▶ **Text under study**:
-- -- --
We were revealed, in the light of this long goodbye, as a sort of half-Dystopian, sub-functional backwater with immense stadiums, fairly quick internet connections, large military airport aprons, and a deep appreciation for the burnishing sheen of celebrity. We were revealed as a place in which the presidential praise singer seemed more on top of the moment than the president did.

We were revealed as a divided country, deeply troubled, wherein our most important historical figure was over the past week co-opted out from under us. He will be replicated on posters and t-shirts and cell-phone guards; he will become a character in many more movies made by men and women with only a glancing understanding of his life. Yet we somehow have to find a way back to him, a way back to his contradictions, his genius and, yes, his violence. Mourning him isn’t good enough, praising him isn’t good enough—we have to own him once again.
-- -- --
▶ **Provided data**:
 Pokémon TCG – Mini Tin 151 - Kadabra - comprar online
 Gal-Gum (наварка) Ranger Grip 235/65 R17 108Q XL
-- -- --
▶ **Exercise requirements**: Go on with the essay about the country's long goodbye to its most important historical figure, picking up after its last sentence and keeping its voice; leave the data out of it.

▶ **Expected answer**:
No nation should be afraid to grant a 95-year-old man his peace. And no nation should be governed by a t-shirt. The machine has powered down. In the real moments of silence following the mandated moments of reflection, when we’re no longer acting as cannon fodder in a reality TV show in which none of us are paid to perform, we might want to say a proper, dignified goodbye. And then create a possible future, rather than have others fashion an impossible past.

Thank you, Madiba. Hamba kahle. Exeunt stage left.